Help me with the SELECT statement please ?
-
Good Day
For the sake of simplicity, I just added one members records. What you see is this member had enrollment from months 6-12 in 2016.
Question; How can we know for sure if a member has had continuous enrollment ( you know what I mean ) for any 3 months in the year ( Select BeneficiaryID ........... from #t .............)
( Just to make it simple you can just count the records for 2016 .. I can figure out the rest )
Also this table can have other members as well.

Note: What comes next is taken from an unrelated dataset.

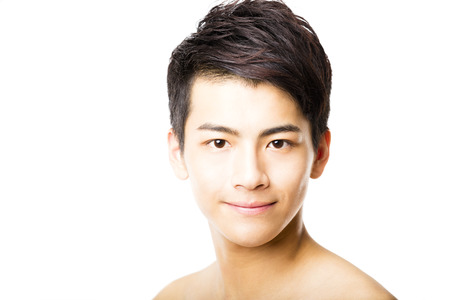 handsome young man: Closeup portrait of attractive young man face Stock Photo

But lets figure out the SQl using this small set of data and we can go on from there.
Thanking you in advance. I hope I am clear about what I need.
if object_id('tempdb..#t') IS NOT NULL DROP TABLE #t;
CREATE TABLE #t( BeneficiaryID VARCHAR(10), EligYear INT, EligMonth INT );INSERT INTO #t(BeneficiaryID, EligYear, EligMonth )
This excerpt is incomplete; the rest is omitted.